The Truth about the Harry Quebert Affair

We assess a phenomenon


By Joël Dicker
Maclehouse Press, £20

Joël Dicker became Europe's publishing sensation of 2013 when his book La Vérité sur l'Affaire Harry Quebert sold more than a million copies in France. Now an international bestseller, it is likely to be the top holiday read this summer.

Dicker's novel is the story of two writers. Marcus Goldman is (like Dicker) still in his 20s. Goldman's first novel was a huge bestseller and now he's stuck on his follow-up book.

At this moment, his former college teacher, Harry Quebert, is charged with murdering 15-year-old Nola Kellergan, with whom he had fallen madly in love and who disappeared under mysterious circumstances 30 or so years earlier. Goldman goes back to the small town in New Hampshire, where he had gone to college, to try and clear his mentor's name.

It is not hard to see why The Truth About the Harry Quebert Affair has been such a hit in Europe. It is a real page-turner. The plot twists and turns with some intriguing revelations and gathers speed over the last hundred pages. It moves between the present and the past: 1975 when Nola disappears; 2008 when her body is found and Goldman returns to New England.

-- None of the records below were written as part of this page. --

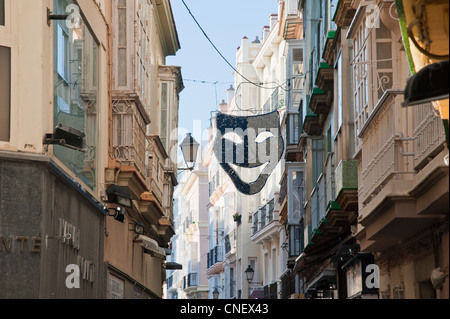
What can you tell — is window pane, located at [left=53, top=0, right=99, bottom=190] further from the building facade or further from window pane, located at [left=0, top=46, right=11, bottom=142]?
the building facade

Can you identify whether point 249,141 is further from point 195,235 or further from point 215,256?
point 195,235

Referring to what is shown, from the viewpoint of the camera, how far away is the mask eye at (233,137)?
22884mm

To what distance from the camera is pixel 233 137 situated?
75.4 ft

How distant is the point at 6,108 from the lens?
11758mm

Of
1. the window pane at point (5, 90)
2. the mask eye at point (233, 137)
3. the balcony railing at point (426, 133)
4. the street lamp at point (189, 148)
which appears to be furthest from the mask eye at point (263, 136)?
the window pane at point (5, 90)

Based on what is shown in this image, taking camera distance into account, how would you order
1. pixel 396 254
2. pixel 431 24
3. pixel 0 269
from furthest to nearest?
pixel 396 254 → pixel 0 269 → pixel 431 24

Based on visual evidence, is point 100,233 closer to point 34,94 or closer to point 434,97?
point 34,94

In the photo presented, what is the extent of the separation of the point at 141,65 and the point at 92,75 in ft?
12.9

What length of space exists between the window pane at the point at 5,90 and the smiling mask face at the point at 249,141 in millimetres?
11073

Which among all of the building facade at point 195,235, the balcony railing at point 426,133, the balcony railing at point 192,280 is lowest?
the balcony railing at point 426,133

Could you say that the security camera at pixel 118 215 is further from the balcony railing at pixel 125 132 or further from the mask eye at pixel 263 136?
the mask eye at pixel 263 136

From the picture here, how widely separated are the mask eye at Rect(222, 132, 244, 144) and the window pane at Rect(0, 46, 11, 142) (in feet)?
37.2

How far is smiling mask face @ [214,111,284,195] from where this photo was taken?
2256cm
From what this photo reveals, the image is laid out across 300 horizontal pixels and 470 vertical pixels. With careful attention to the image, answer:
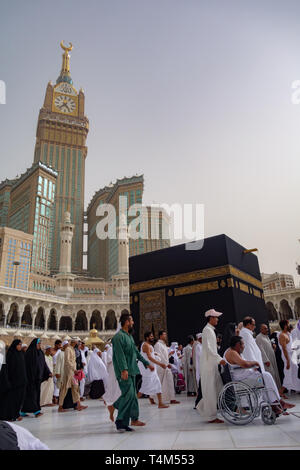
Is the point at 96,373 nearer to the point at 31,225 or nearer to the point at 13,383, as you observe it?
the point at 13,383

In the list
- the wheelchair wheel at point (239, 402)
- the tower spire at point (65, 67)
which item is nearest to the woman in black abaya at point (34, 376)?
the wheelchair wheel at point (239, 402)

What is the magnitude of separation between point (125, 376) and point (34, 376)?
7.66ft

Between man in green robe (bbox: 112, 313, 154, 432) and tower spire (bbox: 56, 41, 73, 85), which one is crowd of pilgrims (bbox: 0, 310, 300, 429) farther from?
tower spire (bbox: 56, 41, 73, 85)

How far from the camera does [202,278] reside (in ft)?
29.8

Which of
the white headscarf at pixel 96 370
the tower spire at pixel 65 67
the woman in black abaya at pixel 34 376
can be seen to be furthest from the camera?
the tower spire at pixel 65 67

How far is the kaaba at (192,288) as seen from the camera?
8.68m

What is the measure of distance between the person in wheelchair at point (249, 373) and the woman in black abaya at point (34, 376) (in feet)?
9.55

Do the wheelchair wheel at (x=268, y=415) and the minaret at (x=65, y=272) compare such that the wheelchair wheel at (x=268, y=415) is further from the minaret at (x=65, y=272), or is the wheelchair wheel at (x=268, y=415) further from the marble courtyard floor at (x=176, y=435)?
the minaret at (x=65, y=272)

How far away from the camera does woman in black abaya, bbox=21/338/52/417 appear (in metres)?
4.55

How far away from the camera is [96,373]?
20.9 feet

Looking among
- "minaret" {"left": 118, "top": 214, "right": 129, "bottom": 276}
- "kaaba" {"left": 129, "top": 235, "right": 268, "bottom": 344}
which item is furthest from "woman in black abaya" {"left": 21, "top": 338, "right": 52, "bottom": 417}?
"minaret" {"left": 118, "top": 214, "right": 129, "bottom": 276}

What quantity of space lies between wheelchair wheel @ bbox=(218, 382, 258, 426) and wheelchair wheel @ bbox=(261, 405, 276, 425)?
65mm

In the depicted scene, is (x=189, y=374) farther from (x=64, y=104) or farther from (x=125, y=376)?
(x=64, y=104)
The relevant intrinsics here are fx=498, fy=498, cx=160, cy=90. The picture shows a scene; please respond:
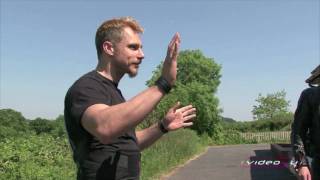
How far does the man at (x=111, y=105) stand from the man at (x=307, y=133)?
211cm

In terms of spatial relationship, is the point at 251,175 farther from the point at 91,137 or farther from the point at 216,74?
the point at 216,74

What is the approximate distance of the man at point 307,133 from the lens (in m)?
4.39

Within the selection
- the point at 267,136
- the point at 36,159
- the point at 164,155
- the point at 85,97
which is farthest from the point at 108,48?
the point at 267,136

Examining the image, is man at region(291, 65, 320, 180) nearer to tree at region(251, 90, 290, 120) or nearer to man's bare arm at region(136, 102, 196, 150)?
man's bare arm at region(136, 102, 196, 150)

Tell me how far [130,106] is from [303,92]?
2684 mm

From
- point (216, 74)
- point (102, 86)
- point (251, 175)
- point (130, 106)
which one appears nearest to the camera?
point (130, 106)

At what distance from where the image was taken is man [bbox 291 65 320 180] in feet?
14.4

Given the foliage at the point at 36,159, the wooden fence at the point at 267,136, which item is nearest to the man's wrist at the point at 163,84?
the foliage at the point at 36,159

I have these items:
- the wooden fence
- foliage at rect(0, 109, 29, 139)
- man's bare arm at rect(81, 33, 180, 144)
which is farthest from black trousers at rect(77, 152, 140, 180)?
the wooden fence

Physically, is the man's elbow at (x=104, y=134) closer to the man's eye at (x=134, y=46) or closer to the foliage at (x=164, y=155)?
the man's eye at (x=134, y=46)

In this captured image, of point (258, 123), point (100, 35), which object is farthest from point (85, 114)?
point (258, 123)

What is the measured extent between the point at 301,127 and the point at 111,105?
2459mm

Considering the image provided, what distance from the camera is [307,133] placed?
4.55 meters

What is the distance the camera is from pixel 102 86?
2.73m
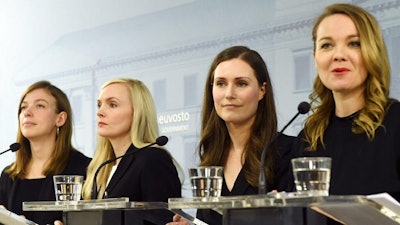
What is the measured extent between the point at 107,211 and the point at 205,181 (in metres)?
0.51

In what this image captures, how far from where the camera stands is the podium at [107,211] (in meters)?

It is not hard to see why it has been such a hit in Europe

Dicker has chosen his setting well: small-town America, complete with diner, college, seaside, dark impenetrable forest and our old friend, the long hot summer. Dicker fills his small town with a cast of familiar characters, all with dark secrets to hide. Think The Killing meets Twin Peaks, both about a young girl who disappears mysteriously from a town full of gothic characters.

However, unlike these TV series, Dicker has added a literary cleverness to draw in another kind of reader. His novel is full of knowing literary references, to Lolita (of course) and Philip Roth's The Human Stain, among others. Quebert's lawyer is called Roth and, like Coleman Silk in Roth's book, he was an avid boxer in his youth, became a college teacher at a small establishment in New England and is an outsider in a community which seems warm and friendly but under the surface is full of menace. Harry Quebert himself has echoes of Nabokov's Humbert Humbert, just as Lola has echoes of Lolita.

But Lolita and The Human Stain are great novels, beautifully written. Dicker's book is a middlebrow thriller, sensationalist, melodramatic, and implausible, leading the reader to suspect one character after another before moving on. Not one of the characters is truly engaging, least of all the two central protagonists, Goldman and Quebert. They are not Laura Palmer or Dale Cooper, let alone Lolita or Coleman Silk. As for the Jewish mother, you could (maybe should) skip the scenes where she appears.

International bestsellers (think Dan Brown, Jurassic Park, The Name of the Rose) are often lowbrow playing at being highbrow; Dicker does the same. It is a crowd-pleaser but, in the end, nothing more. Yet, like his hero, Marcus Goldman, there is no denying that Joël Dicker has hit the jackpot at his very first attempt.